Given problem » Show each line in the entries below that contains the string "instances".

Contour labeling entries:
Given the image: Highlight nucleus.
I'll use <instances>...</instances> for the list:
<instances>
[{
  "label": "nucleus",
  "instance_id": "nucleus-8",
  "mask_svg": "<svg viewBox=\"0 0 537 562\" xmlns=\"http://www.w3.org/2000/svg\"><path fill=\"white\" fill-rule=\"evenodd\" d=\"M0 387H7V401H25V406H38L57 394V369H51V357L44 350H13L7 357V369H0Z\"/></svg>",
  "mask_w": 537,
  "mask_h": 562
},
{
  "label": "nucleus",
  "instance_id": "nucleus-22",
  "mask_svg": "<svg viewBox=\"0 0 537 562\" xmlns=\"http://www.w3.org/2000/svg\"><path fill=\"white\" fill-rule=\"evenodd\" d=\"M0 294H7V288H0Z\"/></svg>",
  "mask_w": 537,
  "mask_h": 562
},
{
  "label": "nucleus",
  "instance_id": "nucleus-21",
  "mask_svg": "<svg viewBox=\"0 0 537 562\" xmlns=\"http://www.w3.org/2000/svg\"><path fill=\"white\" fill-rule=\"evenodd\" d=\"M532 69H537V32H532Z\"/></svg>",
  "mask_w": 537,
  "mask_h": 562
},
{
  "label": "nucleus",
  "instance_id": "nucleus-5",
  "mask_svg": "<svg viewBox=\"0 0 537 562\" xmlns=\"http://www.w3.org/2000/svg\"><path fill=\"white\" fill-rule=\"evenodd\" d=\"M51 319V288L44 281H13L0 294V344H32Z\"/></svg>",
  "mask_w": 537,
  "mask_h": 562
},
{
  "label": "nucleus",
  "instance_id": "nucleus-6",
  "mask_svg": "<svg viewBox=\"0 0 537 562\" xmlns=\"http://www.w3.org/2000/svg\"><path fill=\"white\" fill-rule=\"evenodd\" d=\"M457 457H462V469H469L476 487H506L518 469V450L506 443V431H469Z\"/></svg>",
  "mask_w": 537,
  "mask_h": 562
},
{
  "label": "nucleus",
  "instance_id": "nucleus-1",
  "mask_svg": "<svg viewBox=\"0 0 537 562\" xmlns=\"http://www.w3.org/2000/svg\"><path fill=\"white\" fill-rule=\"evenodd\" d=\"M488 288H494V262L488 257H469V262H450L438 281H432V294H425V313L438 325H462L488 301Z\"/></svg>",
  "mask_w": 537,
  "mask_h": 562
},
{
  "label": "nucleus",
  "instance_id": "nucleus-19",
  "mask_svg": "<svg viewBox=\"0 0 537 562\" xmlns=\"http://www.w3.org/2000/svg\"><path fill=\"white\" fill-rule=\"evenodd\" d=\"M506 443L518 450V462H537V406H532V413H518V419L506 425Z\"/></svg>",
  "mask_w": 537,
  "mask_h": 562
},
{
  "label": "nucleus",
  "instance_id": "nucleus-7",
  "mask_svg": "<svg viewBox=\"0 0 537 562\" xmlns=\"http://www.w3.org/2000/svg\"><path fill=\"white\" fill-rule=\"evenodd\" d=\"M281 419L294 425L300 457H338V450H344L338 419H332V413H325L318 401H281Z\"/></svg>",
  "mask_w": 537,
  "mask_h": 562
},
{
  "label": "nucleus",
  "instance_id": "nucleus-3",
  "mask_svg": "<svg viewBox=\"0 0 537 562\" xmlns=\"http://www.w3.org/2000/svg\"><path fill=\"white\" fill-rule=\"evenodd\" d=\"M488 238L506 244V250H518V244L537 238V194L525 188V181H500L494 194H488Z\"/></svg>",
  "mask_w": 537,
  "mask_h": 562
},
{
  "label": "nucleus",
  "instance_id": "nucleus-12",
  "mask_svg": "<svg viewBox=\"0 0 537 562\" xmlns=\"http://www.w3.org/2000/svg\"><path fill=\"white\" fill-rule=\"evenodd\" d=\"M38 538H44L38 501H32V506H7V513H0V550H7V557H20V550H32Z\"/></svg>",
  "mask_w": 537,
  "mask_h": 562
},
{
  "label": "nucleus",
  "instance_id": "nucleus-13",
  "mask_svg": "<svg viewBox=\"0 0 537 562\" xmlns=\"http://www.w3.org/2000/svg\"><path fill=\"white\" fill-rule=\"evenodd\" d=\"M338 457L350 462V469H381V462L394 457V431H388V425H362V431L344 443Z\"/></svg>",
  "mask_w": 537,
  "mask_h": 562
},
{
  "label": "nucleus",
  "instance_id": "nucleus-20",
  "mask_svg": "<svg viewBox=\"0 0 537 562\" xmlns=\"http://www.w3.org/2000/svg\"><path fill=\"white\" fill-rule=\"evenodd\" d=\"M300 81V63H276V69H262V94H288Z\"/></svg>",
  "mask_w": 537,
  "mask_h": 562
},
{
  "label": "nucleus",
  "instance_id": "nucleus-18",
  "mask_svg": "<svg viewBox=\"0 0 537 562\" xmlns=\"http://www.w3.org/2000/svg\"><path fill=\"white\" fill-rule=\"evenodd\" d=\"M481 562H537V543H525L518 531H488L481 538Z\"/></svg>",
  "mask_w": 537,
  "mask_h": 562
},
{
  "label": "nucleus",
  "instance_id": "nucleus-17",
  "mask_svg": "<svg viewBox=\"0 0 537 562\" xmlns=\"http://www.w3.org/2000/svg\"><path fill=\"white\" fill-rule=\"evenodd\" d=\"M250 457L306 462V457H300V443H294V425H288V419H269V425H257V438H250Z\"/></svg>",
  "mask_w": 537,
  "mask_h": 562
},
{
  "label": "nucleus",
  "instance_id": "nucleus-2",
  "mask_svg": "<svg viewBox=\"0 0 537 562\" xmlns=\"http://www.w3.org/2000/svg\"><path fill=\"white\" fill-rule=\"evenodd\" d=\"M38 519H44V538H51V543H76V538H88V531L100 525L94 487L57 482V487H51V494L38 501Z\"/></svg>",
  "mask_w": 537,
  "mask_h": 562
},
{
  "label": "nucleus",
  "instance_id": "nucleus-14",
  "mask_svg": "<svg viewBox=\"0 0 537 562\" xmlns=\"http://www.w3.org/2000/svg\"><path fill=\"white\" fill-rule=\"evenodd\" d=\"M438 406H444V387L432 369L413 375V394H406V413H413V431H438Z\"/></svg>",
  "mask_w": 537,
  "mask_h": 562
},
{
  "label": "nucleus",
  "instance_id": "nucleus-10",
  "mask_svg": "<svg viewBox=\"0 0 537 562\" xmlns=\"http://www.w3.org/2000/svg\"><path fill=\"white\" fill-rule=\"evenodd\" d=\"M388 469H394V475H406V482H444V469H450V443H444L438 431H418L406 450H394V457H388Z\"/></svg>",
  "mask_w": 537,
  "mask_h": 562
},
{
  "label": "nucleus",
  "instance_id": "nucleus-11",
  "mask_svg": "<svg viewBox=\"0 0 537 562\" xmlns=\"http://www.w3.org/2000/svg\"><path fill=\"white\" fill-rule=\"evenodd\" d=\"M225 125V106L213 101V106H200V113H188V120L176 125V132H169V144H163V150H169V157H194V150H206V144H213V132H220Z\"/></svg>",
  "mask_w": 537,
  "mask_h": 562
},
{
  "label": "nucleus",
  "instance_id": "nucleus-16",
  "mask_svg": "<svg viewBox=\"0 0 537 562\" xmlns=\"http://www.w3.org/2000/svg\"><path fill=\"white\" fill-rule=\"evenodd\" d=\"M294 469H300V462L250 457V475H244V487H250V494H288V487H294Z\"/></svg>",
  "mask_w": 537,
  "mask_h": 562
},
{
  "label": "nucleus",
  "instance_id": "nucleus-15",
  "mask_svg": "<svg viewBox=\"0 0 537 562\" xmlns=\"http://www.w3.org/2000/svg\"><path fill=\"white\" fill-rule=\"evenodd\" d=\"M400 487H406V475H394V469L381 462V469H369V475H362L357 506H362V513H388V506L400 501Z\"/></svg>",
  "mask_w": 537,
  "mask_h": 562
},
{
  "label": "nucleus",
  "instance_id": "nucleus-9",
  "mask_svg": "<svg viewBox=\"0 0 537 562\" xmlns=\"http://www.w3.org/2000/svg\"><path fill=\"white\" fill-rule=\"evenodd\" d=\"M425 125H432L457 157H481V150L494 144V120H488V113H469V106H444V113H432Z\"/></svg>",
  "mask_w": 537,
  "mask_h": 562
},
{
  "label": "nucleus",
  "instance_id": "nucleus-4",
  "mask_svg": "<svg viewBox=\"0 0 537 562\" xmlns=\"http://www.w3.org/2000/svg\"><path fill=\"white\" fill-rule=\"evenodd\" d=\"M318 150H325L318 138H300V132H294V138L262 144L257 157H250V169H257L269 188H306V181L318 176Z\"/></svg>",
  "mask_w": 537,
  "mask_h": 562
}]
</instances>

Result for this exercise »
I'll use <instances>...</instances> for the list:
<instances>
</instances>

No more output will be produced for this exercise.